His slow drawl pegs him as a native of the Southwest. He was born in Albuquerque and raised in cities such as Amarillo, Texas, and Oklahoma City. His father was a traveling salesman, his mother a staunch Catholic who couldn’t handle her rebellious son. At 15, he ran away for good and landed in New Orleans, where he became adept at burglary and car theft.
“The more I got into it the more I liked it, the thrill of it,” Shock says. “I was an adrenaline junkie. Maybe I still am. Comedy is the only thing I’ve found since that time that gives me the rush that that did. I was quite wild.”
He was arrested in a car theft and spent nine months in parish prison, the Louisiana equivalent of county jail.
“Fortunately for me, or unfortunately, they made me an editor of the Parish Prison Pelican,” Shock says. “I could read and write and I had a way with words.”
An inmate artist worked on the paper with him. “He could draw really well, almost like a photograph, especially of people,” he says.
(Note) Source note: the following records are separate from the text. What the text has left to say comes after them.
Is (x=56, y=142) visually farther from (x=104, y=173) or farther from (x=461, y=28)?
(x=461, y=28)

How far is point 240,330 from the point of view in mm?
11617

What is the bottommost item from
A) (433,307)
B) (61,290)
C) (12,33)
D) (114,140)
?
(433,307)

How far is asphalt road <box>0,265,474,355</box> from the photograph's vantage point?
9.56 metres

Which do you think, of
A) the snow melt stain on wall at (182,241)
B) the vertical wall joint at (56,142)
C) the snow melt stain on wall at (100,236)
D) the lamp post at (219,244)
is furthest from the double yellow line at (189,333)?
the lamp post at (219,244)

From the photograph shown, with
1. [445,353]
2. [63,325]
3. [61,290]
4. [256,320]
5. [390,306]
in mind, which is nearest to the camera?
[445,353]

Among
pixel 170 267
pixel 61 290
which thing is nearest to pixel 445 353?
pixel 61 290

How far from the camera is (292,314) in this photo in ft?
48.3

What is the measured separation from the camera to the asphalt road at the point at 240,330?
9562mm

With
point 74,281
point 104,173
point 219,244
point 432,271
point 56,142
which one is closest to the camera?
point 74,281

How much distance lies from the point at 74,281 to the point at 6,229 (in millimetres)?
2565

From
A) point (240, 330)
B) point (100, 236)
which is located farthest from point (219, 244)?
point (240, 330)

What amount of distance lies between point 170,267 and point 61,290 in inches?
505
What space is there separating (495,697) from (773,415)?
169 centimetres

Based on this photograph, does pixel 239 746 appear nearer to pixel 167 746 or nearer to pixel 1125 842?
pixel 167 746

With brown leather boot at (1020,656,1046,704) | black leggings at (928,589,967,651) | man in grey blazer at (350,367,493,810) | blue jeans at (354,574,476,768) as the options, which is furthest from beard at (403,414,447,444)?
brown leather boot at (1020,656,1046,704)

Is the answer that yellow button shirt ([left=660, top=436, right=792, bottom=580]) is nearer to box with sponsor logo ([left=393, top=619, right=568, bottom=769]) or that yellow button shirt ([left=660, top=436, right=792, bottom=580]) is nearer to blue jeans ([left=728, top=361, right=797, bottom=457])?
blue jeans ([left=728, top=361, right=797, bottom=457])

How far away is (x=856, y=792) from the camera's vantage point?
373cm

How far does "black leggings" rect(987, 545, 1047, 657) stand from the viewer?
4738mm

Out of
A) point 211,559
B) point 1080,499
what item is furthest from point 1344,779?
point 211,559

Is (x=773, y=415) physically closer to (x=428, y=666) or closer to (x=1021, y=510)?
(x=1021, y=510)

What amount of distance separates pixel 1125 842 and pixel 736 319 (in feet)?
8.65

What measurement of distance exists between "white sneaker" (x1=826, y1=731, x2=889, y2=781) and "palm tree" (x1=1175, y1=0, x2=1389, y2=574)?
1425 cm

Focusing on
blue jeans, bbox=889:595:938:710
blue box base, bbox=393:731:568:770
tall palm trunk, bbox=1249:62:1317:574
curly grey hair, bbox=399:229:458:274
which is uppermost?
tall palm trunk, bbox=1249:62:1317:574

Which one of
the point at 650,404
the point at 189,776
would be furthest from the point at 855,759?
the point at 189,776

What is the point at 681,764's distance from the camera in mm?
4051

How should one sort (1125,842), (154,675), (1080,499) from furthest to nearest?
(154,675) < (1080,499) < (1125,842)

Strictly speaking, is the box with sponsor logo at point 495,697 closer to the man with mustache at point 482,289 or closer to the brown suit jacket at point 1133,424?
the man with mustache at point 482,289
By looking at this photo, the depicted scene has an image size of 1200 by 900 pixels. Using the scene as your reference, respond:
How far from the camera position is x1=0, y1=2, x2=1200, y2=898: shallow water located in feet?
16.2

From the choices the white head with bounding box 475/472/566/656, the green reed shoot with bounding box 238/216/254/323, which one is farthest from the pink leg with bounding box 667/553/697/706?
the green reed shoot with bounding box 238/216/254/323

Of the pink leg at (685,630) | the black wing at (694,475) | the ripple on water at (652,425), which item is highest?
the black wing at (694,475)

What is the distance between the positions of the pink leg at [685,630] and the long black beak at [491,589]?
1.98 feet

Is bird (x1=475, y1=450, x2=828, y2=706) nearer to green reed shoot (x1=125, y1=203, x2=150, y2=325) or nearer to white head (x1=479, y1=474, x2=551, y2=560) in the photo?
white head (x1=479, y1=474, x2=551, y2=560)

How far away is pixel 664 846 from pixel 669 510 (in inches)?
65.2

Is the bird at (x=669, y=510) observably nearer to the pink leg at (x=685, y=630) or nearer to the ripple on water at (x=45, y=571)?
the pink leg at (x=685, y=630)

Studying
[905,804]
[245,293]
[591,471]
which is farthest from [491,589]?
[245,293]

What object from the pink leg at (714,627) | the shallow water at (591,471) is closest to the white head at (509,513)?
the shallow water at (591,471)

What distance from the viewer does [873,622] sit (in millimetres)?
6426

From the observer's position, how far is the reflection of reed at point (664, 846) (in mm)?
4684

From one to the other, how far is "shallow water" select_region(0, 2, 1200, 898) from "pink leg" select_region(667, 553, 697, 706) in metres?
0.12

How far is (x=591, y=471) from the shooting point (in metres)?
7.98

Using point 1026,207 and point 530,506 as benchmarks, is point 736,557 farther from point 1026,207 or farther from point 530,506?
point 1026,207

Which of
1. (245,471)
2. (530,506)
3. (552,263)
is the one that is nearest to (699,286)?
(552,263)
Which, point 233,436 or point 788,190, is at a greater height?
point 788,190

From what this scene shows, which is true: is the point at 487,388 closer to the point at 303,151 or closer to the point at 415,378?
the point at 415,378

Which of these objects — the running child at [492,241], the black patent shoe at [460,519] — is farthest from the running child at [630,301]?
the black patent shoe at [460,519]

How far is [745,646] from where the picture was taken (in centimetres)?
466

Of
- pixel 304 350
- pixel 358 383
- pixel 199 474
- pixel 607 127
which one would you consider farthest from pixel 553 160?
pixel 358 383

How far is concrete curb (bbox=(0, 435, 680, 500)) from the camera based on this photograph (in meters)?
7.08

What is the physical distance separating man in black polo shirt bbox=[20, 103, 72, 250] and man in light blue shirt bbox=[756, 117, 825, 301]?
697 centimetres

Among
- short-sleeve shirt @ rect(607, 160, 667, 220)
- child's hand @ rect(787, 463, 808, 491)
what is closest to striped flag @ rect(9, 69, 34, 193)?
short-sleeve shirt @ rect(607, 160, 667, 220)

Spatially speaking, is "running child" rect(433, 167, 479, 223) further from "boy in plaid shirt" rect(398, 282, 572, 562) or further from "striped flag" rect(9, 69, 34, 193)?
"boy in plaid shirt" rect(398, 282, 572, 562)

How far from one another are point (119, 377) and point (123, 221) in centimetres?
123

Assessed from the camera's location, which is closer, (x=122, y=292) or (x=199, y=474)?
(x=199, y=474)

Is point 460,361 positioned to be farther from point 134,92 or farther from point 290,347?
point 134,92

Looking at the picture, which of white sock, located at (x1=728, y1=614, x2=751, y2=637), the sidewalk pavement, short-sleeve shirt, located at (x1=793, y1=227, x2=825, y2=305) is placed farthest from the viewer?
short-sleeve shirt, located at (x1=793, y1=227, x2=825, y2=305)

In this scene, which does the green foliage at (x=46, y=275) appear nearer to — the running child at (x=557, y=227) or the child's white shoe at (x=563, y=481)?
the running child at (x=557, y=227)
They produced a book of pornography, which they printed on the newspaper press and sold surreptitiously to inmates.
“When I got out Dad came down to pick me up and he said, ‘I hope you learned a lesson,’ ” he says. “I had like $2,000 in my pocket, which was a fortune in 1958. ‘Yeah, Dad, it really did it for me. Let’s go eat. I’ll pay. Let’s go to Antoine’s.’ ”
After a two-year stint in the Army, Shock headed for California, where he was arrested on burglary charges.
His three years in real prison were a wake-up call, he says. He returned to his parents’ home in Oklahoma City and became an encyclopedia salesman.
“I had a knack for sales. I was a wunderkind. I loved books. I read a tremendous amount in the penitentiary,” he says. “They don’t care if you have a college degree or you’re an ex-con, as long as you can produce and make them money.”
He became a national sales trainer and vice president in charge of sales for a publishing company. He started a book distributing company in Sydney, Australia. He eventually moved his family to Houston, where he enrolled in college and took a theater course.
He was doing a skit in class when he was spotted by Hayden Rorke, who played the psychiatrist on the TV series “I Dream of Jeannie.”
“He takes me to lunch and out of the clear blue sky said I should be a stand-up comic,” Shock says.
So Shock tried performing at the Comedy Workshop in Houston and bombed.
“As God is my witness, it was like a light shone on me when I walked in there,” he says. “I went home and told my wife and kids I was going to be a stand-up comic.”
He spent several years learning his craft. He was headlining the bigger clubs across the country by 1986.
Shock quit for a few years to take care of his wife, who was critically injured in a car wreck. He moved to Las Vegas after she died.
Shock has remarried and now divides his time between comedy and cards. His game is Texas hold ’em.
“I play every day when I’m home and not working,” he says. “When I’m performing, I don’t play at all. I have a routine I go through on the days that I work and I don’t want to divert from that. The performance is everything. But if I’m not working you can find me at the poker tables at Mandalay Bay.”